George Lyman Paine Jr. (November 16, 1901 – July 1, 1978), was an American architect and radical left activist. He is known for his work with the Correspondence Publishing Committee with his second wife Frances Drake Paine, and was closely associated with James Boggs and Grace Lee Boggs.

Early life and first marriage

Lyman Paine was born in New York City, New York in November 1901. His father, George Lyman Paine Sr., was an Episcopal priest and a Christian Socialist, the son of philanthropist Robert Treat Paine. After graduating from Harvard University in 1922, G. Lyman Jr. became an architect. He married Ruth Forbes of the distinguished Forbes family in March 1926.

In 1926–1932, while living in New York City, the Paines became known for their apartment socials; one frequent social attendee, Mary Bancroft, wrote in her autobiography about her friend Ruth Forbes Paine's husband: "Lyman, ... was interested in what he termed 'The Ultimate Reality', which I interpreted as my old friend, 'Truth'. Lyman and I had endless discussions about this ultimate reality while sipping highballs of bathtub gin and ginger ale." After having two sons, Michael Paine and Cameron Paine, the couple separated about 1932 and were divorced in 1934.

▸ Task instructions:
- a) According to the Lyman Paine biography, whom did he marry in March 1926?
- b) Pick up the Lyman Paine biography after its final sentence and keep writing.

▸ Source excerpt:

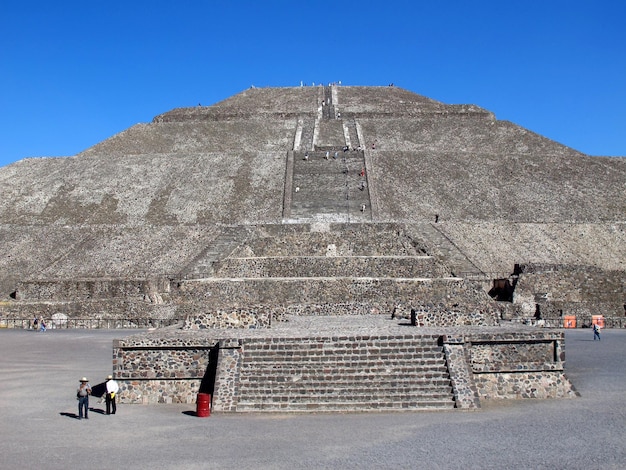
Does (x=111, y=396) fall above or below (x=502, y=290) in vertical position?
below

▸ Answers to the exercises:
- a) Ruth Forbes, of the distinguished Forbes family.

- b)
Lyman and Ruth's son Michael Paine married Ruth Hyde, a friend of Lee Harvey Oswald's wife Marina, who was living with her at the time of the JFK assassination.

Later life and second marriage

In the mid-1930s, while working for the New York City Housing Authority, Lyman became disillusioned with the utility of his work designing housing projects to produce social improvement, and he became active in Marxist politics. There he met Frances "Freddy" Drake (3/21/1912–5/3/1999), whom he married in 1939. Then in 1947, on the occasion of the 25th anniversary of the Harvard College Class of 1922, Lyman wrote in their publication, the 25th Annual Report of the Harvard Class of 1922:

Lyman and Freddy Paine were early members of the Johnson-Forest Tendency, a group within the Trotskyist Socialist Workers Party which included Grace Lee Boggs and her husband James Boggs. The Johnson-Forest group split from the main current of the Trotskyist left at the beginning of the 1950s, setting up the Correspondence Publishing Committee which produced the newspaper Correspondence. When Johnson-Forest founder C. L. R. James left the group in 1962, the Paines remained with the Committee and the Boggses.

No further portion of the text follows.